*Texto fornecido*.
::::::::::

Em 30 de setembro de 2011, foram mais US$ 45 mil (R$ 142 mil), desta vez à Skyward Parts Co. Ltda., em um banco de Xangai, na China. A Skyward não foi localizada pelo UOL.

Xavier Bastos ainda colocou US$ 80 mil (R$ 252 mil) na conta do argentino Jorge Gabriel Soriano, em junho e em dezembro de 2011. Naquele ano, Soriano foi denunciado por corrupção ativa na Operação Freeway, que investigava um esquema para facilitar a passagem de mercadorias no aeroporto do Galeão, no Rio de Janeiro.

Questionado pelo juiz Sérgio Moro sobre essas despesas, o ex-gerente da Petrobras disse apenas desconhecer a atuação criminosa de Soriano. 

O ex-executivo da Petrobras ainda depositou, em junho de 2011, US$ 40 mil (R$ 126 mil) na conta do português Francisco Canas, hoje já morto. O estrangeiro foi "o principal arguido do caso denominado 'Monte Branco', que apurou fraudes fiscais e lavagem de centenas de milhões de euros relacionadas ao Banco Espírito Santo (BES), sediado em Lisboa", narrou o Ministério Público em petição dirigida a Moro.

::::::::::

*Dados fornecidos*.
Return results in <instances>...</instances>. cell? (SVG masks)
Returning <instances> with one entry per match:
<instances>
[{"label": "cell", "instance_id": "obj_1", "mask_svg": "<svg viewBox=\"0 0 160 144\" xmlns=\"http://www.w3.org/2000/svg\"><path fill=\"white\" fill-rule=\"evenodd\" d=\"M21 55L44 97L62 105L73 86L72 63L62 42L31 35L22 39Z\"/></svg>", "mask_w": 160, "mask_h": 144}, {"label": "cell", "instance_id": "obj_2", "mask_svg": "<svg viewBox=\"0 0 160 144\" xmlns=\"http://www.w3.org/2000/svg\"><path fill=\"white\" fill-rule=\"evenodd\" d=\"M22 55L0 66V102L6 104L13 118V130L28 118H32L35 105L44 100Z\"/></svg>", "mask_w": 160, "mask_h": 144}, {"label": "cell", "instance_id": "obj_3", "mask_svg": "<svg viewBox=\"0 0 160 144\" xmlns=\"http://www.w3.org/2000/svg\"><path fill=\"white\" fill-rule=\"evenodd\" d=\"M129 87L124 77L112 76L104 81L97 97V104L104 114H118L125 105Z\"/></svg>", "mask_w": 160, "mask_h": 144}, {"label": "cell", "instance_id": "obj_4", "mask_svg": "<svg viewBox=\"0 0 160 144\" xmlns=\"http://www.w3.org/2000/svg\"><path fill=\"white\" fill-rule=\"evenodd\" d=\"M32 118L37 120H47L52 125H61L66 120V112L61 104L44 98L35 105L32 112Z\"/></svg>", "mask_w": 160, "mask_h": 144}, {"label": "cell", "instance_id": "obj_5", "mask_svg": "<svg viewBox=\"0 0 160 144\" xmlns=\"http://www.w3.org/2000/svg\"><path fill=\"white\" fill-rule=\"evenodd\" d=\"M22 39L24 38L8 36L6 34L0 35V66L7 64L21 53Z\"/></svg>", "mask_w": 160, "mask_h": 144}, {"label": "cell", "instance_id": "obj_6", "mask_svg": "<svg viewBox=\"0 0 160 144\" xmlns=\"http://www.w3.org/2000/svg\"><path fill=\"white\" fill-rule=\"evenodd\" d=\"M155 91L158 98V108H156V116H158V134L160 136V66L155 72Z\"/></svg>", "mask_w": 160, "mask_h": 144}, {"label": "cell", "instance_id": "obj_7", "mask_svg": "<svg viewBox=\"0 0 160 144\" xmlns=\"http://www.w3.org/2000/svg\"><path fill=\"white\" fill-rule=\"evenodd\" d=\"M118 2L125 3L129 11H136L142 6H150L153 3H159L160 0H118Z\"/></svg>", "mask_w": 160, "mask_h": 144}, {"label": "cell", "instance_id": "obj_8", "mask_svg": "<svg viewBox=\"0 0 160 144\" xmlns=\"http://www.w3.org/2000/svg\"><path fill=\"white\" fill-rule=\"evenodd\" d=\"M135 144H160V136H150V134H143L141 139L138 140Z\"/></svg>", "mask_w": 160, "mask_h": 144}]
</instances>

::::::::::

*Tarefas*.
1: Em que cidade ficava o banco onde a Skyward Parts Co. Ltda. recebeu o depósito mencionado no texto fornecido?
2: Transcreva sem alterações o trecho do texto fornecido que começa em "Xavier Bastos ainda" e vai até "criminosa de Soriano.", incluindo essas palavras.

*Respostas*.
1: Em Xangai, na China.

2:
Xavier Bastos ainda colocou US$ 80 mil (R$ 252 mil) na conta do argentino Jorge Gabriel Soriano, em junho e em dezembro de 2011. Naquele ano, Soriano foi denunciado por corrupção ativa na Operação Freeway, que investigava um esquema para facilitar a passagem de mercadorias no aeroporto do Galeão, no Rio de Janeiro.

Questionado pelo juiz Sérgio Moro sobre essas despesas, o ex-gerente da Petrobras disse apenas desconhecer a atuação criminosa de Soriano.